The human papillomavirus (HPV) infection is the most common sexually transmitted disease in the world. Most sexually active individuals of both sexes will acquire an HPV infection at some point in their lives. Although most HPV infections clear within two years, approximately 10% persist, possibly resulting in the development of precancerous lesions and cancer.
The most common high-risk (hr) HPV types 16 and 18 cause up to 70% of cervical cancers, and all hrHPVs are responsible for 5% and 10% of all cancers worldwide in males and females, respectively. HrHPVs cause up to 100% of cancers in the cervix, 90% in the anus, 35-50% in the oropharynx, 50% in the vulva, 64-91% in the vagina and 40-45% in the penis. Decreasing the transmission of prevalent undetected, asymptomatic, and long-term HPV infections by vaccination is therefore of utmost interest. The licensed vaccines - the bivalent vaccine comprising HPV types 16 and 18 and the quadrivalent vaccine comprising HPV types 6, 11, 16 and 18 are safe and 90-100% efficacious against persistent infections and precancerous cervical lesions associated with HPV types 16 and 18. Both vaccines have also shown 97-100% efficacy against cervical intraepithelial neoplasia (CIN) 2+, CIN3, and adenocarcinoma in situ (AIS) associated with the vaccine types. Both vaccines protect against anogenital infections with the non-vaccine HPV type 31, and the bivalent vaccine additionally against the non-vaccine types 33, 45 and 51. Some vaccine efficacy against oropharyngeal infection has been shown for the bivalent vaccine and against anal HPV infection for both vaccines.

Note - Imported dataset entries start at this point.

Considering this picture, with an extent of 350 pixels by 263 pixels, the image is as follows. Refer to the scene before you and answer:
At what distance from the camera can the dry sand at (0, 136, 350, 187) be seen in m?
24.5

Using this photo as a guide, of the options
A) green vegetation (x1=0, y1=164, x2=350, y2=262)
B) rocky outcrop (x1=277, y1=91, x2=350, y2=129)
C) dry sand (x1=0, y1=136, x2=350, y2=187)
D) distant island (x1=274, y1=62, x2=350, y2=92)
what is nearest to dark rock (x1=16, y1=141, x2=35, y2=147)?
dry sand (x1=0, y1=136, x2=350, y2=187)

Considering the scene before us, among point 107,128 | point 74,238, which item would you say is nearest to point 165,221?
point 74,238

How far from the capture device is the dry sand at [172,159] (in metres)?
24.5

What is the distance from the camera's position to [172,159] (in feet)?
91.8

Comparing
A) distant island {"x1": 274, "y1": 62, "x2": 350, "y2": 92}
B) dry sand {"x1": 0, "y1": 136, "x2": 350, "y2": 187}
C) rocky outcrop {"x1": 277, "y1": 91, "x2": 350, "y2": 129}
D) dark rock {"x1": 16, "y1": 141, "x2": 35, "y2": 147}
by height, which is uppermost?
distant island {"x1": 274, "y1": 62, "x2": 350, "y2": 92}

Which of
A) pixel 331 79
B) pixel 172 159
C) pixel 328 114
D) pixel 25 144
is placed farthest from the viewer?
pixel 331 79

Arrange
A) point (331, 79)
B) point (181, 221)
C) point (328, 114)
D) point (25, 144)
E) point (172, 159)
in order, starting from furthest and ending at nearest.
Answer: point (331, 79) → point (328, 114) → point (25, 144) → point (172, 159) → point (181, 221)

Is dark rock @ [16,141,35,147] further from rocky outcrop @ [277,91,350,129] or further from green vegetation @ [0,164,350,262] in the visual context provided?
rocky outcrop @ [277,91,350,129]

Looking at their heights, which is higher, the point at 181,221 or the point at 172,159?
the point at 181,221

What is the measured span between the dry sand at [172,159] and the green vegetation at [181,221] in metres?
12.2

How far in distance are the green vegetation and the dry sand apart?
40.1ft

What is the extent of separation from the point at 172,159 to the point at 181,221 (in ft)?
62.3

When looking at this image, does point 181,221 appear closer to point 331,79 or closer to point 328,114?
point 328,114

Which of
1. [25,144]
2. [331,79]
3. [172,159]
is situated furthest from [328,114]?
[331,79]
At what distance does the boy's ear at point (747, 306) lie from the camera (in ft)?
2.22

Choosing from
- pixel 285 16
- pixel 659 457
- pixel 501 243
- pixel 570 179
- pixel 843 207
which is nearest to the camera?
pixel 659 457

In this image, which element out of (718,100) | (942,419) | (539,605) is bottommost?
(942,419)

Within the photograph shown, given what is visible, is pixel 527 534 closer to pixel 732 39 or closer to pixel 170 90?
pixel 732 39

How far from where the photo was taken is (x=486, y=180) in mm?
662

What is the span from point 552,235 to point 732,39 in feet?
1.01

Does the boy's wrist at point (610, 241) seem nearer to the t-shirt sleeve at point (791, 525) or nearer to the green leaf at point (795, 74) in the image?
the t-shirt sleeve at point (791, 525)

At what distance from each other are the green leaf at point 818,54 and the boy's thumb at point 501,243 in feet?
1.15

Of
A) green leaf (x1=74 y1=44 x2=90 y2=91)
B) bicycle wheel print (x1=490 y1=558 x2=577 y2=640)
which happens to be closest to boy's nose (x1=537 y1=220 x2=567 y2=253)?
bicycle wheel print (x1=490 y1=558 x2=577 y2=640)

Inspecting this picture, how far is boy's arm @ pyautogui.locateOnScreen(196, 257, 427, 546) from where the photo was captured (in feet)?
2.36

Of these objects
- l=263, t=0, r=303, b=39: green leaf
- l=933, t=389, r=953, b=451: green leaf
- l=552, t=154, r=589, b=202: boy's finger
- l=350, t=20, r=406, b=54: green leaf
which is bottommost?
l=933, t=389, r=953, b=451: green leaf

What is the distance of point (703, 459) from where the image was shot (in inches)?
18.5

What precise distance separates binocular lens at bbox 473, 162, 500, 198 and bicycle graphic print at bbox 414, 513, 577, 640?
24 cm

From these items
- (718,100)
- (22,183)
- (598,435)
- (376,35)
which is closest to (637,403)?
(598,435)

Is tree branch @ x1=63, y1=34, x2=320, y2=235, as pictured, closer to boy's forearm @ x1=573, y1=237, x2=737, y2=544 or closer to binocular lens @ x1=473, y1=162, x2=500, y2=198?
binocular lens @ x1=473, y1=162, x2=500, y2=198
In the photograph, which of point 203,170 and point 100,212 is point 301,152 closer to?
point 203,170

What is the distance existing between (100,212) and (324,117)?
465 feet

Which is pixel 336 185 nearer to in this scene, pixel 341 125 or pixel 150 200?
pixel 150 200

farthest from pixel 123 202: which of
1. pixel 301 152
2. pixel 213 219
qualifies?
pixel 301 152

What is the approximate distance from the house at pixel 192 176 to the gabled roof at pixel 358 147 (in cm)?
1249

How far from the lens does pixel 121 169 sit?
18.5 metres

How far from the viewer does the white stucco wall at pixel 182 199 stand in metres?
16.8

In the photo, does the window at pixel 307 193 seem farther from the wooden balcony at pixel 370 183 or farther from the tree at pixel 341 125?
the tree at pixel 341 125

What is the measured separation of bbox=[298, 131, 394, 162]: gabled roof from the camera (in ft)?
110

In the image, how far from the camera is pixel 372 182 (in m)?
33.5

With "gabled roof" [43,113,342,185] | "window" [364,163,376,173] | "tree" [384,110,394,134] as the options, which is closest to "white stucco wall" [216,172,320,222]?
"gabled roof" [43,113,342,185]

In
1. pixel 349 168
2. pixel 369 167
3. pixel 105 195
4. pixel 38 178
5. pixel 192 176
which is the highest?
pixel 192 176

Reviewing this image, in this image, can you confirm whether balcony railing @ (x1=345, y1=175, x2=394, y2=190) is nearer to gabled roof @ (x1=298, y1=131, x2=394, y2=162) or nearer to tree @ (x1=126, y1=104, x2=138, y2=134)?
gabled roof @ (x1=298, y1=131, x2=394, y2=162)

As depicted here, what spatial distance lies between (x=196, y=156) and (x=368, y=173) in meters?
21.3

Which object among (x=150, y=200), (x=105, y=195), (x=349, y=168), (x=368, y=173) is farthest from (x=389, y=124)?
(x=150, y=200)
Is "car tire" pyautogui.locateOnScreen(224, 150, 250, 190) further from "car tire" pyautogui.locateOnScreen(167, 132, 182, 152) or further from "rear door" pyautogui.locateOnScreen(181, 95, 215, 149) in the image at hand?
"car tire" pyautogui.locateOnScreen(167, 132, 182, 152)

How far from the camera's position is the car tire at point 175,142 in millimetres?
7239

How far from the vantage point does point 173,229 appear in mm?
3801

The purpose of this thesis is to evaluate the antibody responses following HPV 16/18-vaccination in adolescent girls and boys and young women and men. The antibody responses up to four years following the HPV 16/18 vaccination were evaluated in adolescent girls and young women. Also, antibody levels of HPV 16/18 in serum samples and cervical secretions were compared in young women. The prevalence of HPV deoxyribonucleic acid (DNA) was compared in HPV 16/18-vaccinated and non-vaccinated young men. The University of Tampere, School of Health Sciences, conducted these prospective clinical studies in collaboration with GlaxoSmithKline at several study sites in Finland and abroad during 2004-2013. The immune responses in adolescent girls and boys aged 10-14, and young women and men aged 15 to 25, were excellent, with approximately 100- and 40-fold (HPV 16 and 18) higher antibody titers as compared to those resulting from natural HPV infections. The antibody titers were higher in younger age groups of both genders than in young women. Sustainability of the high antibody levels following vaccination with the HPV 16/18 vaccine was demonstrated in adolescent girls and young women up to four years. The level of mucosal antibodies correlated with the serum antibody levels in young women four years post vaccination. HPV 16/18 antibodies, transudated through the epithelium to mucosal surfaces, provide protection at sites where infection occurs. Vaccination also reduced the prevalence of vaccine HPV types HPV 16 and 18 in males, ensuring reduced transmissibility. High antibody levels will most likely persist for a long time. As HPV infections are usually acquired within three years of sexual debut, the HPV vaccination should be administered prior to this to both girls and boys, to achieve the desired herd immunity with a reduction in the global HPV burden.